Pertemuan yang dipandu oleh Mas Haqqy, pemimpin redaksi Tabloid Taman Plaza berjalan dengan meriah dan antusias, ini ditandai dengan banyaknya pertanyaan yang muncul dari para mahasiswa yang mengikuti kegiatan tersebut. Tak ketinggalan, akupun ikut menyumbang pertanyaan. Dan ini menjadi kebanggaan tersendiri buatku. Alasannya, karena aku telah berani menunjukan diri saya setidaknya di tempat dimana di sana banyak yang belum aku kenal.
Pak Nurul Mubin juga hadir disana.

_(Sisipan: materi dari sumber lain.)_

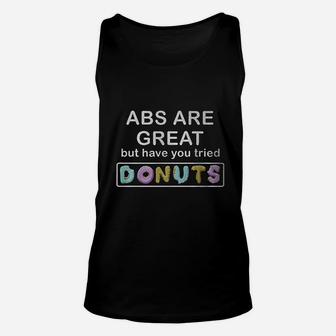 Abs Are Great But Have You Tried Donuts Graphic Unisex Tank Top | Crazezy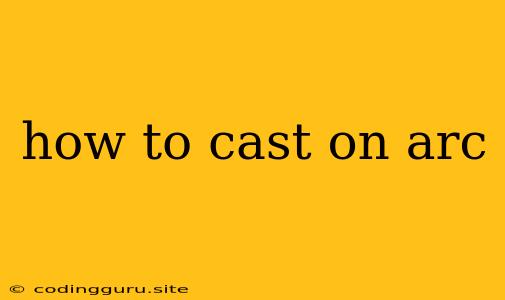 How To Cast On Arc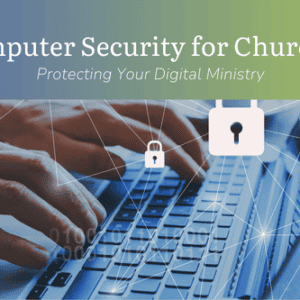 Computer Security for Churches – Protecting Your Digital Ministry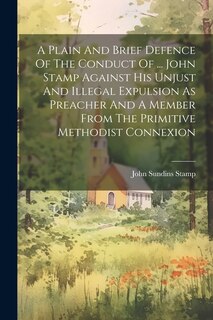 Front cover_A Plain And Brief Defence Of The Conduct Of ... John Stamp Against His Unjust And Illegal Expulsion As Preacher And A Member From The Primitive Methodist Connexion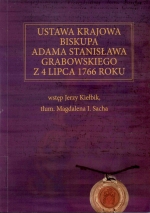 Okładka książki: Ustawa krajowa biskupa Adama Stanisława Grabowskiego z 4 lipca 1766 roku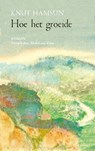 Hoe het groeide - Knut Hamsun - 9789493290112
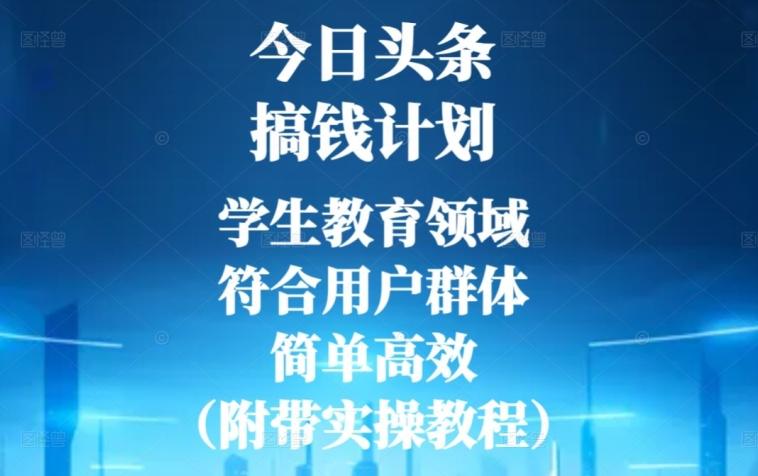 今日头条搞钱计划，学生教育领域，符合用户群体，简单高效（附带实操教程）-网赚项目平台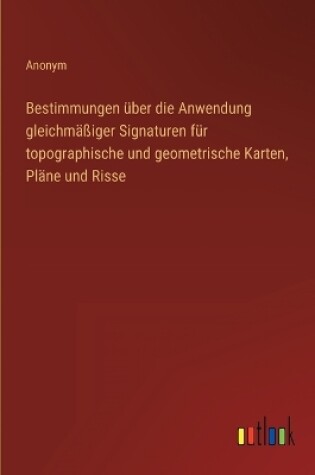 Cover of Bestimmungen über die Anwendung gleichmäßiger Signaturen für topographische und geometrische Karten, Pläne und Risse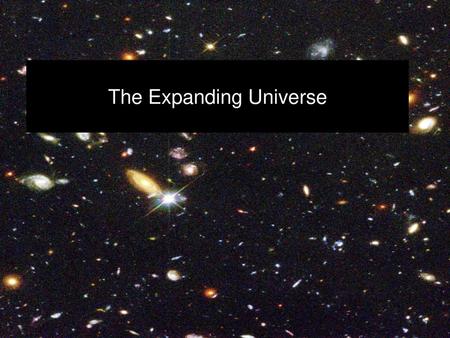 The Expanding Universe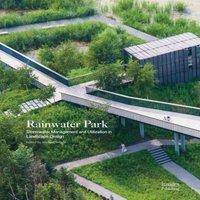 Michael Wright Rainwater Park : Stormwater Management & Utilization in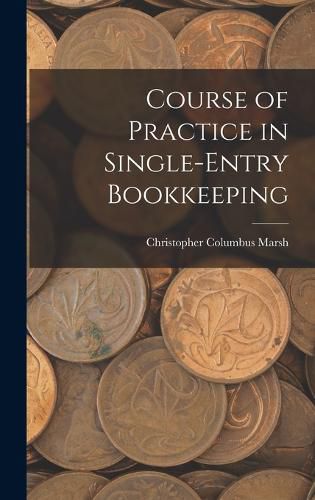 Cover image for Course of Practice in Single-Entry Bookkeeping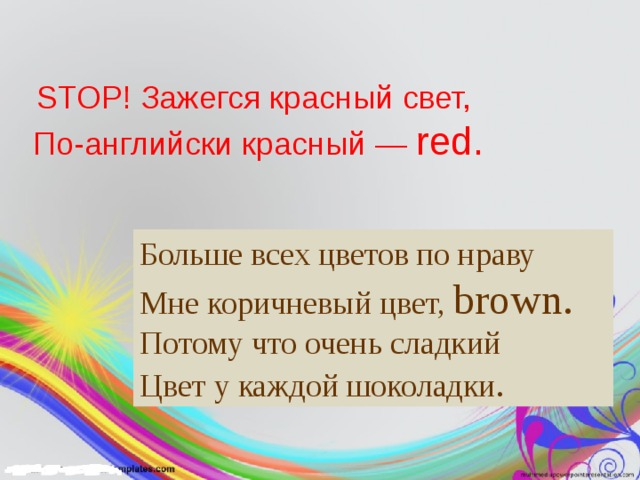 STOP! Зажегся красный свет,  По-английски красный — red. Больше всех цветов по нраву   Мне коричневый цвет, brown.  Потому что очень сладкий   Цвет у каждой шоколадки .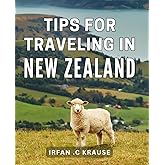 Tips For Traveling In New Zealand: Discover the Best Kept Secrets for Adventurous Travelers in Aotearoa: A Guide for Exploring New Zealand's Must-See Destinations.
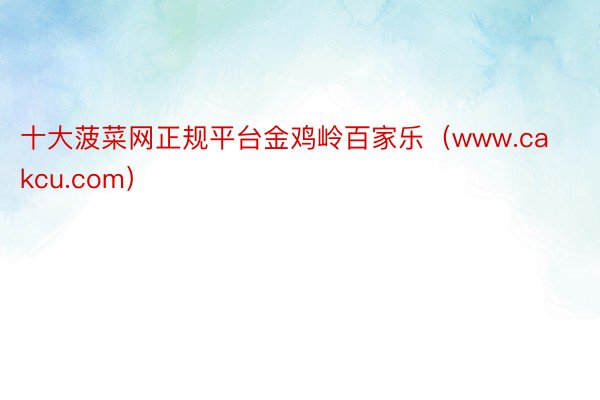 十大菠菜网正规平台金鸡岭百家乐（www.cakcu.com）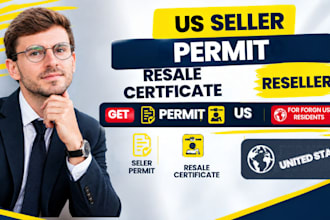 get us seller permit, resale certificate and reseller certificate for your llc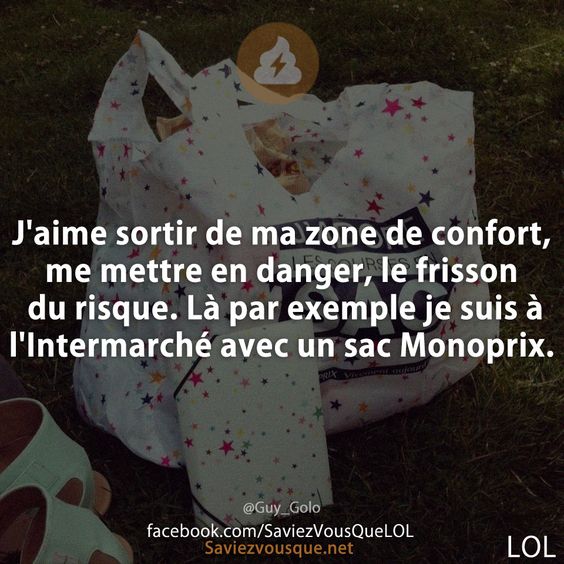 J&#039;aime sortir de ma zone de confort, me mettre en danger, le frisson du risque. Là par exemple je suis à l&#039;Intermarché avec un sac Monoprix.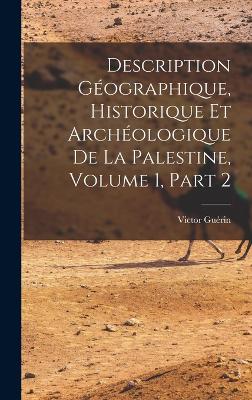 Description Geographique, Historique Et Archeologique De La Palestine, Volume 1, part 2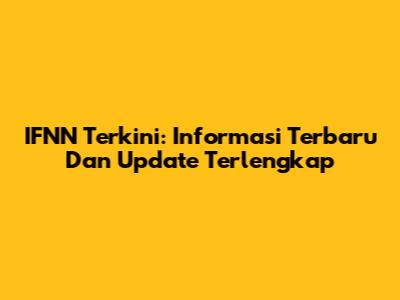 IFNN Terkini: Informasi Terbaru Dan Update Terlengkap
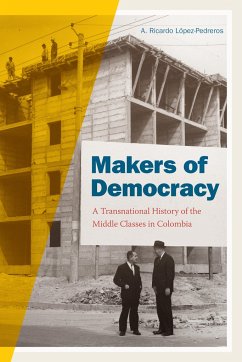 Makers of Democracy - López-Pedreros, A Ricardo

Dosen yang pernah mengajarku waktu semester 2, dan sebagaimana dosen-doesn lain yang cukup memotivasi, ia lebih banyak meninggalkanku dan teman-teman untuk belajar sendiri kelas.
Sebelum acara ditutup, ada pembacaan puisi oleh temannya Kang Aguk yang berada di sanggar Nun dan juga oleh Mas Taufiq dari Teater Banyu Unisq.
Pembacaan Puisi

Jam lima kurang 10 menit acara ditutup dan bagai lebah yang melihat bunga, mahasiswa yang ikut dalam pertemuan tersebut menyerbu Kang Aguk Irawan untuk meminta tanda tangan dan berfoto. Dan lagi-lagi, aku juga tak mau ketinggalan. Aku meminta tanda tangan di buku note yang berisi catatan selama pertemuan, di Buku Novel Maha Cinta yang baru saya beli dan ikut foto bareng tentunya. Walau tidak fokus karena di sambi dengan menanda tangai buku-buku yang diajukan kepadanya, namun cukuplah menjadi kebanggaan tersendiri bisa foto bareng dengan Novelis terkenal yang karyanya sudah di jadikan film dan diputar di bioskop.
Tanda tangan Kang Aguk di Novel Maha Cinta

Catatan Kecil dengan Tanda tangan Kang Aguk Irawan

Fobo bersama Kang Aguk Irawan MN

Kata-kata yang cukup menyentuh adalah ketika ia menceritakan perihal kehilangan mobilnya. “Apalah arti memilki, jika tubuh kita saja sebenarnya bukan milik kita”.